I’m not proud of not getting it, and the support that many critics and filmmakers that I respect have given to Resnais over the years makes me suspect that the fault is with me rather than the films themselves.  Great works of art tend to be confounding, and while some have an immediate impact that compliments their challenges, others need time to reveal themselves.  A number of films that I would now rank among my all-time favorites, such as Robert Bresson’s Pickpocket (1959), Jean-Luc Godard’s Contempt (1963), and Jacques Tati’s Playtime (1967) (to stick with French examples), confused and/or bored me on my initial viewing, only announcing their many virtues on latter viewings and further reflection.  Given the controversial cultural position that Last Year at Marienbad held in the early ‘60s, when it was simultaneously a surprise multiple Academy Award nominee and one of the targets of Pauline Kael’s influential anti-“art film” essay “The Come-Dressed-as-the-Sick-Soul-of-Europe Parties,” there must be more to the film than the tedious, pretentious navel gazing that I remember.

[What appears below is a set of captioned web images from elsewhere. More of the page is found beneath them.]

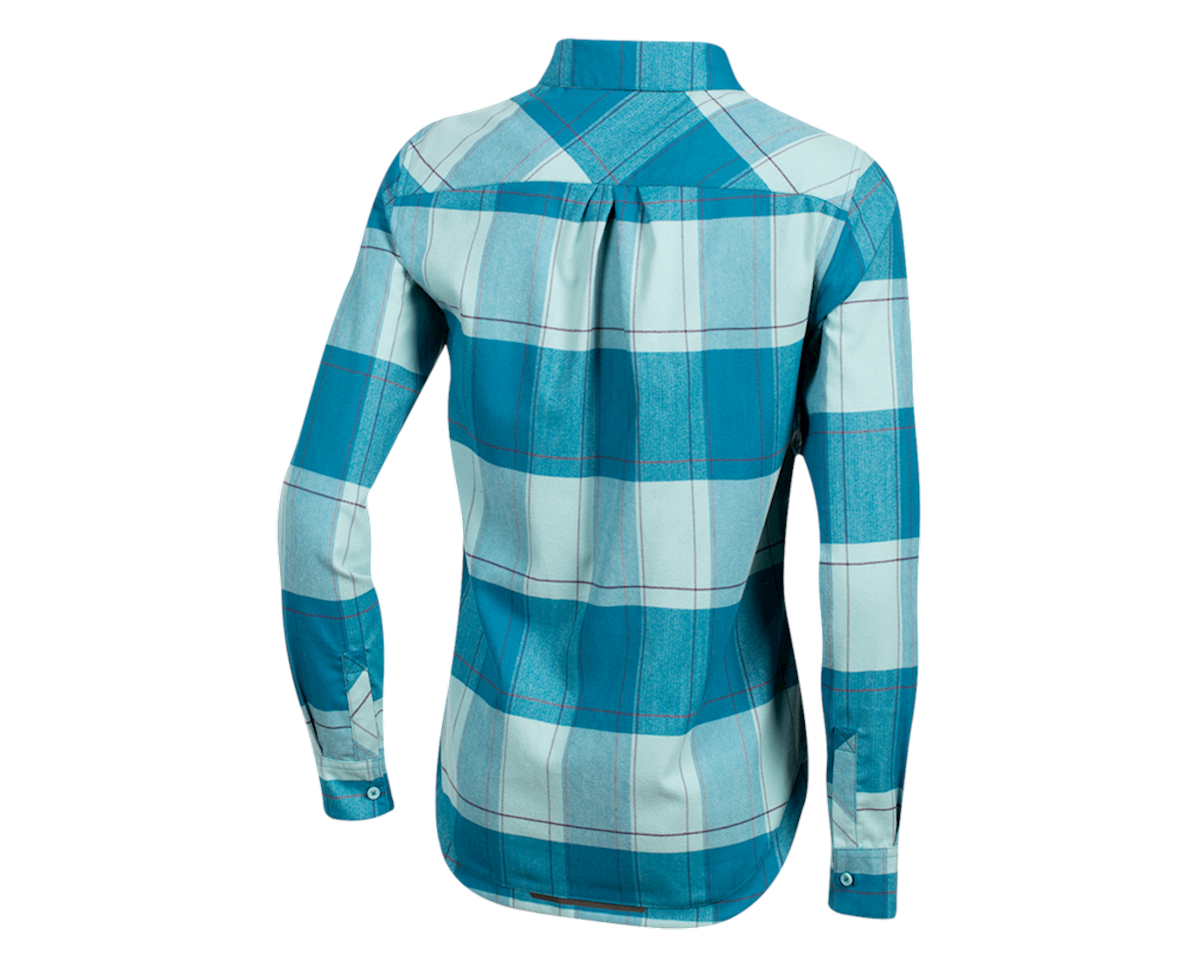 Pearl Izumi Women's Rove Long Sleeve Shirt (Teal/Aquifer Plaid) (S)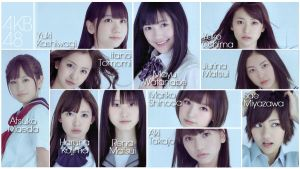 AKB48 Wallpaper by johnsurya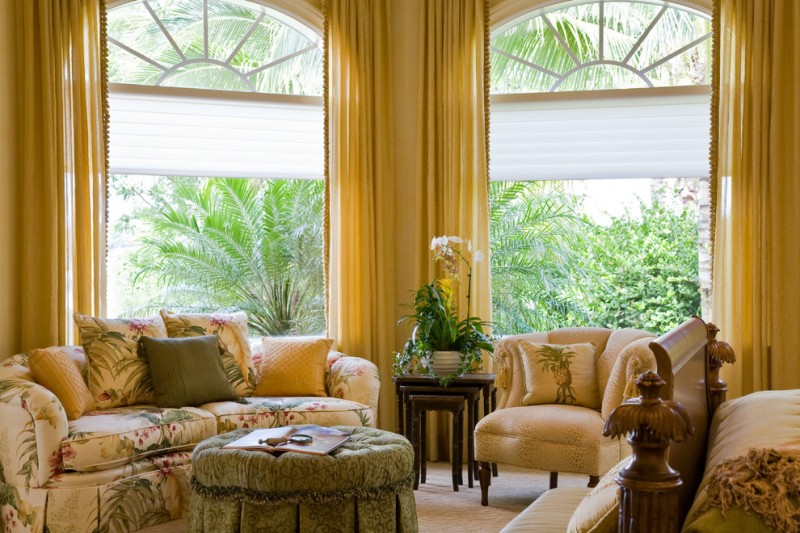 window treatment ideas for large windows sheer fabric yellow curtain windows blind cream comfortable sofa wooden table
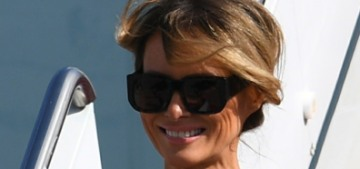 Melania Trump wore a $3700 Gucci dress for the Trumps' arrival in Florida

I also saw Marienbad under less than ideal circumstances in college, on one of those sad early VHS’ where the film seemed to have barely been remastered (or even formatted to fit the screen) in any way.  The gorgeous still shots I’ve found of Marienbad on the Internet bear little to no relationship to my memory of watching the movie on the dinky TV/VCR combo that I had in my college years.  Equally surprising are the mentions I’ve seen of the film being, on some level, a parody of Hitchcock and classic film noir; what I regarded as ridiculous self-seriousness may have actually been deadpan humor.  I also consider Resnais’ famous short essay film Night and Fog (1955) as the only properly serious film about the Holocaust, so I can’t bring myself to dismiss one of his most famous feature films simply because I vaguely remember it being boring and confusing.


Responses to the Film  The two stylistic aspects of Last Year at Marienbad that immediately stand out (and that continue to be striking for the duration of the film) are Sacha Vierny’s rich deep focus cinematography, and Francis Seyrig’s chintzy organ score.  A big part of what continues to make the film feel awkward and unpleasant to me is the unstable combination of these elements.  It feels at times like a bunch of footage from an unfinished Orson Welles film (since deep focus black and white unavoidably conjures thoughts of Citizen Kane) put through an Ed Wood post-production process (the obnoxious, virtually wall-to-wall organ music seemingly coming from an extremely low-budget horror film).  A large part of what Resnais seems to be after here is an investigation of the ways that different contexts can radically change the meanings of any given event, so it is possible that this bizarre collision of sound and image is intentional; and given how carefully Resnais has obviously controlled his images, it’s hard to imagine that he would lose control of the film’s soundtrack.  But the music is continuously distracting, an ugly blemish on the frequently breathtaking imagery.  It’s possible to get hypnotized by the aesthetics of a film like Mulholland Drive (2001) even if its meanings never become clear, simply because every aspect of its style feels dazzling and of a piece; but the equally baffling Last Year at Marienbad never fully takes off because its clash of styles doesn’t add up to a poetically coherent vision.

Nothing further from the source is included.